-------- Material supplied

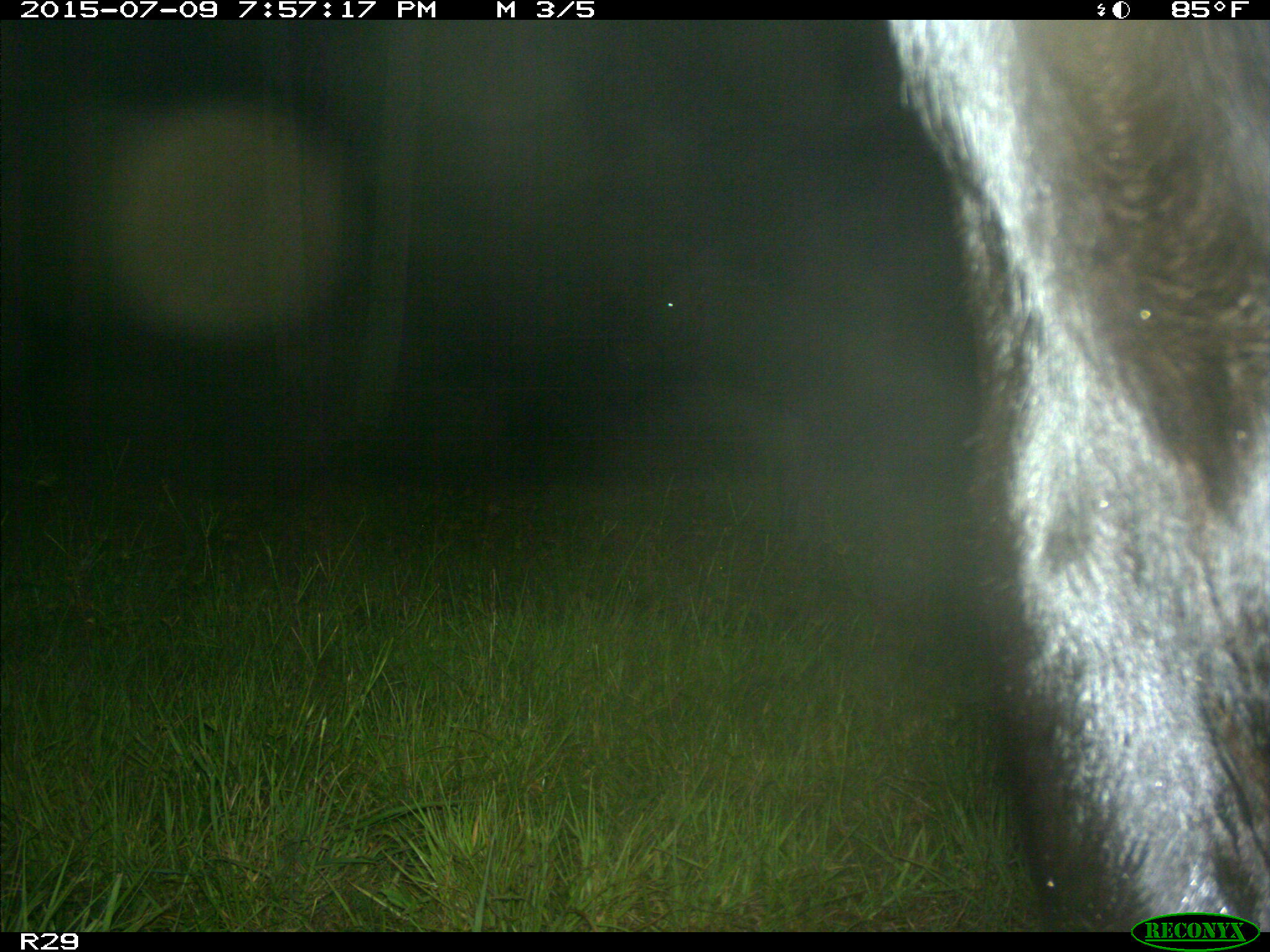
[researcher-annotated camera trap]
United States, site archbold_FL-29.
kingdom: Animalia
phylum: Chordata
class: Mammalia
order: Artiodactyla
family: Bovidae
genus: Bos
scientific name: Bos taurus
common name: domestic cow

----------------

Give the listing again in full, exactly as it is, but without its images.

[researcher-annotated camera trap]
United States, site archbold_FL-29.
kingdom: Animalia
phylum: Chordata
class: Mammalia
order: Artiodactyla
family: Bovidae
genus: Bos
scientific name: Bos taurus
common name: domestic cow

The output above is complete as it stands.